Australian coking coal prices gain on limited cargo availability

Australian premium hard coking coal prices continued to increase over the past week, on the back of persistent high demand in the Asian markets excluding China, while on-spot availability of premium cargoes remained tight.

However, Indian demand for seaborne coking coal remained largely subdued, as both steel demand and metallurgical coke prices are declining due to the onset of the monsoon season.
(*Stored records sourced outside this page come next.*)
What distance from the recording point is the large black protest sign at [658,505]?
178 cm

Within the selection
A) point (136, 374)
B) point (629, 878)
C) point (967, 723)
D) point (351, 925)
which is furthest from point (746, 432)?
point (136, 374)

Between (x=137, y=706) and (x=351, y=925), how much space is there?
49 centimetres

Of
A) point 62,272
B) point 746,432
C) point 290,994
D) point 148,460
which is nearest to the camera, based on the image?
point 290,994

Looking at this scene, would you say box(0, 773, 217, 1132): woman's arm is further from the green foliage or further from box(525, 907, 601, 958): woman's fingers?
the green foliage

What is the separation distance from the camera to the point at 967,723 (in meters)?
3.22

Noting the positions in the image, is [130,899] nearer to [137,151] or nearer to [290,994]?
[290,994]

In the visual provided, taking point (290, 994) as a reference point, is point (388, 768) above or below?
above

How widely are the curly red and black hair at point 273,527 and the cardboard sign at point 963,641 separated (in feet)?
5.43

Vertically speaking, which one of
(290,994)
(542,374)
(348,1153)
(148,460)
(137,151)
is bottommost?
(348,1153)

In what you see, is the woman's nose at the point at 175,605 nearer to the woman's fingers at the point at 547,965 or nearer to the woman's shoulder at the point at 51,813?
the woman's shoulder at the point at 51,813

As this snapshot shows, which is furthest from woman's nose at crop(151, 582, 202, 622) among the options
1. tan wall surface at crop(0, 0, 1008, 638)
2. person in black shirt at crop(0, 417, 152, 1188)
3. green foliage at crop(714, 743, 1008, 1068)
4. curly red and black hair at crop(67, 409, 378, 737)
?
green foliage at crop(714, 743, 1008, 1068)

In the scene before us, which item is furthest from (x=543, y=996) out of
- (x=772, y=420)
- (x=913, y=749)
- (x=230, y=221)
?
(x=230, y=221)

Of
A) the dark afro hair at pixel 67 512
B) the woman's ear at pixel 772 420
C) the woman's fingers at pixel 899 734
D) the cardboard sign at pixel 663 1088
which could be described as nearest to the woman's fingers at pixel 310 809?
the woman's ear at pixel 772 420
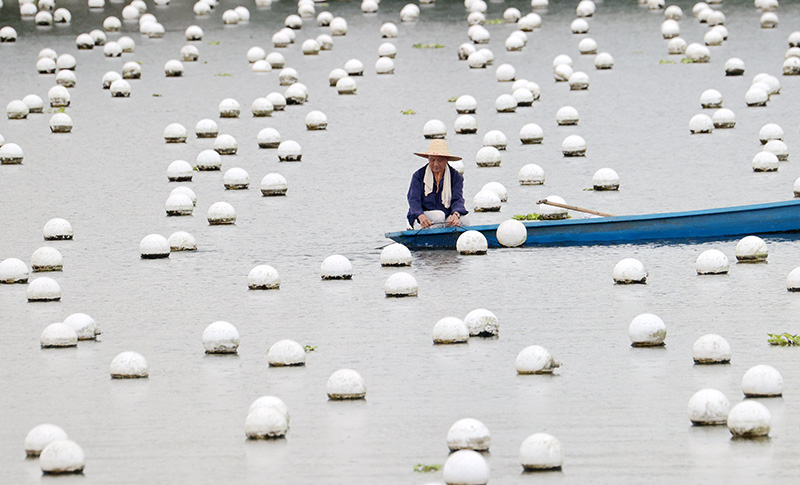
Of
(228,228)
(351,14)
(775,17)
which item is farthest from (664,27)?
(228,228)

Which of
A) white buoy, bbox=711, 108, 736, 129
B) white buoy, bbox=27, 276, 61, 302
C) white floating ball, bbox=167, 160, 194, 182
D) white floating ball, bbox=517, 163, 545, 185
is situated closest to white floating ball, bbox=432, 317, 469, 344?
white buoy, bbox=27, 276, 61, 302

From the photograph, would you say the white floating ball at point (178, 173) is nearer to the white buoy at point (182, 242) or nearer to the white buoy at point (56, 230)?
the white buoy at point (56, 230)

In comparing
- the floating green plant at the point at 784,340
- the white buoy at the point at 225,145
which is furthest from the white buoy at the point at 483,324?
the white buoy at the point at 225,145

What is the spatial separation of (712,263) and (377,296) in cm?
268

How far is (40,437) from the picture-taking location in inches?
299

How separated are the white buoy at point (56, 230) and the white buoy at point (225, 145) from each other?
15.6 feet

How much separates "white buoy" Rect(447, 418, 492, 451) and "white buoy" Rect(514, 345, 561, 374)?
5.36 feet

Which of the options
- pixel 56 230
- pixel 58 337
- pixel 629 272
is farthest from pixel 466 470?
pixel 56 230

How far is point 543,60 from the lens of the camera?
25578 mm

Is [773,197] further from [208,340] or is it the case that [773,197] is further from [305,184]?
[208,340]

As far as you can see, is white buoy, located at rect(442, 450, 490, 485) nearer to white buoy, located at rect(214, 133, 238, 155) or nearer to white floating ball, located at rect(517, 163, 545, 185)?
white floating ball, located at rect(517, 163, 545, 185)

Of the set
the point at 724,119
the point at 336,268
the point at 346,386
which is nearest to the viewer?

Meanwhile, ongoing safety checks and suspension of operations at various coal mines in China fuelled supply concerns.

 

Price assessments

  • Premium low-volatile (PLV) hard coking coal (HCC) and 64 Mid Vol HCC grades are assessed at around $206.00/tonne (t) (+4.0% week-on-week) and $177.75/t (+3.9% w-o-w) FOB Hay Point, Australia.
  • For Indian buyers, these prices amount to $233.25/t (+2.8% w-o-w) and $205.00/t (+2.6% w-o-w) respectively on CNF India basis.
  • Australia-India dry bulk freight rate is currently assessed at $27.25/t (-5.5% w-o-w) for delivery by Panamax vessel class.

 

Trade deals

  • A trade 75,000 t of Peak Downs branded Australian PLV HCC was concluded at $207/t FOB, with mid-Aug’21 laycan.
  • A trade for 35,000 t of Saraji branded Australian PLV HCC was concluded at $200.00/t FOB on 5 Jul’21, with late-Aug’21 laycan.

 

Stock positions at major ports in India

Total coking coal stocks at major Indian ports at the end of last week had increased to 6 million tonnes (mn t), up by 2.61% w-o-w against 5.85 mn t in the previous week.

Presently, coking coal stocks at Paradip port are at 1.76 mn t, down by 3.84% w-o-w; while inventory at Dhamra port is at 1.49 mn t, up 13.92% w-o-w.

Major Indian ports include Gangavaram, Paradip, Mundra, Vizag, Dhamra, Krishnapatnam, Kandla, Haldia, Navlakhi, Magdalla, Hazira, Karaikal, Tuticorin, Dahej, Goa, Jamnagar, Mangalore, Bhavnagar, Kakinada, Muldwaraka and Pipavav.

 

Outlook

Australian coking coal export prices have gradually found support as increasing demand from Japan, South Korea and India consumed the oversupply following China’s import ban on Australian coals since mid-Oct’20.

Market participants anticipate Australian premium coking coal prices to stay firm on account of limited availability of prompt-loading cargoes for near-term deliveries.

However, Indian buyers are not expected to resume full-scale restocking in the near term despite the easing of lockdowns in several states, as end-users are well-stocked with sufficient inventory.

As a result, further upside support for Australian coking coal prices may be limited as major coking coal-consuming companies are avoiding spot exposures in India, the world’s second-biggest coking coal importer.